--- What is required ---
In the article on swine biocontainment below, set down the part that opens with "A pig in the" and closes with "causing an outbreak.", copied word for word.
*** Opening Excerpt provided ***
Newly funded: Investigating swine industry biocontainment strategies for airborne diseases

August 27, 2021

A pig in the center of a swine herd looks up at an overhead camera.

Airborne animal diseases in today’s agricultural settings are difficult to contain. Let’s say a pig raised in confinement with other swine contracts porcine reproductive and respiratory syndrome virus (PRRS); more than likely, the swine are in a controlled ventilated environment, where exhaust fans move airborne particles to the outdoors. In short order, air containing PRRS virus will flow into the environment and potentially to the swine farm across the road, causing an outbreak. 

How could the outbreak have been contained?

The threat of highly pathogenic disease transmission has spurred significant biosecurity efforts in the agricultural sector in the United States and throughout the world. But the bulk of those efforts have focused on prevention, and not so much on containment. When an outbreak occurs, then, mitigation efforts tend to be reactive, leaving little time to evaluate their effectiveness.

Infectious swine disease expert Montserrat Torremorell, DVM, PhD, in the University of Minnesota’s Department of Veterinary Population Medicine, sees this as an opportunity to fill a critical strategic planning gap focused on airborne pathogen containment for the swine industry. Torremorell, along with co-investigator and aerosol transportation expert Chris Hogan, PhD, in the College of Science and Engineering, have received nearly $50,000 from the Swine Health Information Center to evaluate technologies, strategies, protocols, and ideas that are cost-effective and appropriate as infectious-aerosol biocontainment measures for the swine industry.
*** Closing Excerpt provided ***
*** Opening Recorded information ***
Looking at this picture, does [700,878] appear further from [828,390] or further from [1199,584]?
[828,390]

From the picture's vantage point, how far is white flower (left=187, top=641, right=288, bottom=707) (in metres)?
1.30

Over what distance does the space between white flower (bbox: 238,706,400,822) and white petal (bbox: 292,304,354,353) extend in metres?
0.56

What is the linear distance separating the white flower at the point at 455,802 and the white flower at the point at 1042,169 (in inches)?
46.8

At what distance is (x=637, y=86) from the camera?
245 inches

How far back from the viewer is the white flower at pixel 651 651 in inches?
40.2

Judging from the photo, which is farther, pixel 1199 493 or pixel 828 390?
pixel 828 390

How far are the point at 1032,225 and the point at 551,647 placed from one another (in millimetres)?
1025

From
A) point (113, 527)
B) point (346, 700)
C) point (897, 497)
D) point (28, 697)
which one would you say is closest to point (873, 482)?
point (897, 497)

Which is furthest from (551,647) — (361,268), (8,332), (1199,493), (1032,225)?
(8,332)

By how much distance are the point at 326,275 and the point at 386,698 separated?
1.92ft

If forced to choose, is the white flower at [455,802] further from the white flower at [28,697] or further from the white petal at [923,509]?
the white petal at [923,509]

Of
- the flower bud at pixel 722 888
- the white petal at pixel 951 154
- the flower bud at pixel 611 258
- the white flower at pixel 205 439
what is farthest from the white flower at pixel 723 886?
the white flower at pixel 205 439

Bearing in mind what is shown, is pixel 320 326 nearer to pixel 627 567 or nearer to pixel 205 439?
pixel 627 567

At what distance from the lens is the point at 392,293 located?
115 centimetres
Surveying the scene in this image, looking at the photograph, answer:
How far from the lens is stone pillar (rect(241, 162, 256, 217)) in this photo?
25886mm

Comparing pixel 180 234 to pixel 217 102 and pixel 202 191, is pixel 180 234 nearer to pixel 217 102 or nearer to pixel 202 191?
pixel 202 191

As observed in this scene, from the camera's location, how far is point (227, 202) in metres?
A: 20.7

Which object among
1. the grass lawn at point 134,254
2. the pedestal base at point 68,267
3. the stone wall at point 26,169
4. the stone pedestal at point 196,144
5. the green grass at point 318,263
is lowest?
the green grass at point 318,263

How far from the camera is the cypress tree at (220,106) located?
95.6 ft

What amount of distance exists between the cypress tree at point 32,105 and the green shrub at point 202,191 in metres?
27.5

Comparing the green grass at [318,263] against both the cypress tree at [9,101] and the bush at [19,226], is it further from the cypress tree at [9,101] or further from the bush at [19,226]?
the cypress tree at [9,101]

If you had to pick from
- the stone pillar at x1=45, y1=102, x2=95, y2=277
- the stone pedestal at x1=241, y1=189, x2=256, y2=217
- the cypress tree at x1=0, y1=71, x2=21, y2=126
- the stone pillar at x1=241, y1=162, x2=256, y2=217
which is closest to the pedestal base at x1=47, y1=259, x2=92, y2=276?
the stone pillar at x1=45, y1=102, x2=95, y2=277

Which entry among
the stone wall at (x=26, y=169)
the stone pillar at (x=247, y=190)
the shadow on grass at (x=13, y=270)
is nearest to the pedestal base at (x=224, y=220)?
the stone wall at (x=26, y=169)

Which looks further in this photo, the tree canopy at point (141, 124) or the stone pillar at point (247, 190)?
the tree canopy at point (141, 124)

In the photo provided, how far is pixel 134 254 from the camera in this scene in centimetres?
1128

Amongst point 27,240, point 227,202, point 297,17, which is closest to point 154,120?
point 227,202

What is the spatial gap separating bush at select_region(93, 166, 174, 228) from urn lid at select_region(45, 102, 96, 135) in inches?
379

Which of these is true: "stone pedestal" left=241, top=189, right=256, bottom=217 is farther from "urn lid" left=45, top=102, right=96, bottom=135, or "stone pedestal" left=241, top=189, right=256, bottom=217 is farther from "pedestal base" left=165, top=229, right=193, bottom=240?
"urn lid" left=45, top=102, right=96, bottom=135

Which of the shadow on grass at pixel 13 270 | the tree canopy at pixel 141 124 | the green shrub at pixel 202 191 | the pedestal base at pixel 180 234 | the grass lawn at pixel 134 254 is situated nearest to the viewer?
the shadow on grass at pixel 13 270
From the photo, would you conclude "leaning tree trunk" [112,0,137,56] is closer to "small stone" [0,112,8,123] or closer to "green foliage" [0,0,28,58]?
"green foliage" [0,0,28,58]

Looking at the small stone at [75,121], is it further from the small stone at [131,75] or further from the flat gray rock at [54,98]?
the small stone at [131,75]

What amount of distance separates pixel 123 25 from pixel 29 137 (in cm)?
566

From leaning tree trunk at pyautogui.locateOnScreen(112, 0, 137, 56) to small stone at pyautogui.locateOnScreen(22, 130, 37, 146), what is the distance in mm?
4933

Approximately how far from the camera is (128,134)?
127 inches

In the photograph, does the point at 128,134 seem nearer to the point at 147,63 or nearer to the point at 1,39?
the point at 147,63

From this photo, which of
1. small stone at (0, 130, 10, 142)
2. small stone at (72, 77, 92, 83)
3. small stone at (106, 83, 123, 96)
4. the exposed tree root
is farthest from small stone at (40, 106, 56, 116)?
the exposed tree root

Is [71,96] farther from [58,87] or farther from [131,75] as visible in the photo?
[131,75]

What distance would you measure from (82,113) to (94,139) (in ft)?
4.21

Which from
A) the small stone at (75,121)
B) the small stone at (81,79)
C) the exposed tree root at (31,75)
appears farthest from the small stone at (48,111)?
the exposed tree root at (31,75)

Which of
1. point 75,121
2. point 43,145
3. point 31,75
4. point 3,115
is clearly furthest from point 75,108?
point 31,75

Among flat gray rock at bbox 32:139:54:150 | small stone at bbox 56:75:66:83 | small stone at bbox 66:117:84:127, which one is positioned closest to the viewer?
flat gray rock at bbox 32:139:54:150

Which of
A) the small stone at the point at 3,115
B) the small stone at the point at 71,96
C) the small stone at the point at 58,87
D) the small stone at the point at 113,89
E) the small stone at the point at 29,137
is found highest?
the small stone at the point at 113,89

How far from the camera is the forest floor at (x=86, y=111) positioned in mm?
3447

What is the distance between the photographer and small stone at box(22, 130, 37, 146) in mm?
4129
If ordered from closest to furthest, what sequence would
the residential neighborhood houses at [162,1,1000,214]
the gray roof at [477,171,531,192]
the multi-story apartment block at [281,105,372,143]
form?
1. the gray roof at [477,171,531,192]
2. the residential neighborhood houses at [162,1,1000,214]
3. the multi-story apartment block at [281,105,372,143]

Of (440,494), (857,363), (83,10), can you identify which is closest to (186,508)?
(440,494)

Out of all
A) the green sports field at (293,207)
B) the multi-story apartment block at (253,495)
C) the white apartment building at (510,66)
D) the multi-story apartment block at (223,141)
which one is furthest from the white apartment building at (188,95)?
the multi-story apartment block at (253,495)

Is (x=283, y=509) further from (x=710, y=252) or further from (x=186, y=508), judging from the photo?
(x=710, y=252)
*** Closing Recorded information ***
--- Answer for this exercise ---
A pig in the center of a swine herd looks up at an overhead camera.

Airborne animal diseases in today’s agricultural settings are difficult to contain. Let’s say a pig raised in confinement with other swine contracts porcine reproductive and respiratory syndrome virus (PRRS); more than likely, the swine are in a controlled ventilated environment, where exhaust fans move airborne particles to the outdoors. In short order, air containing PRRS virus will flow into the environment and potentially to the swine farm across the road, causing an outbreak.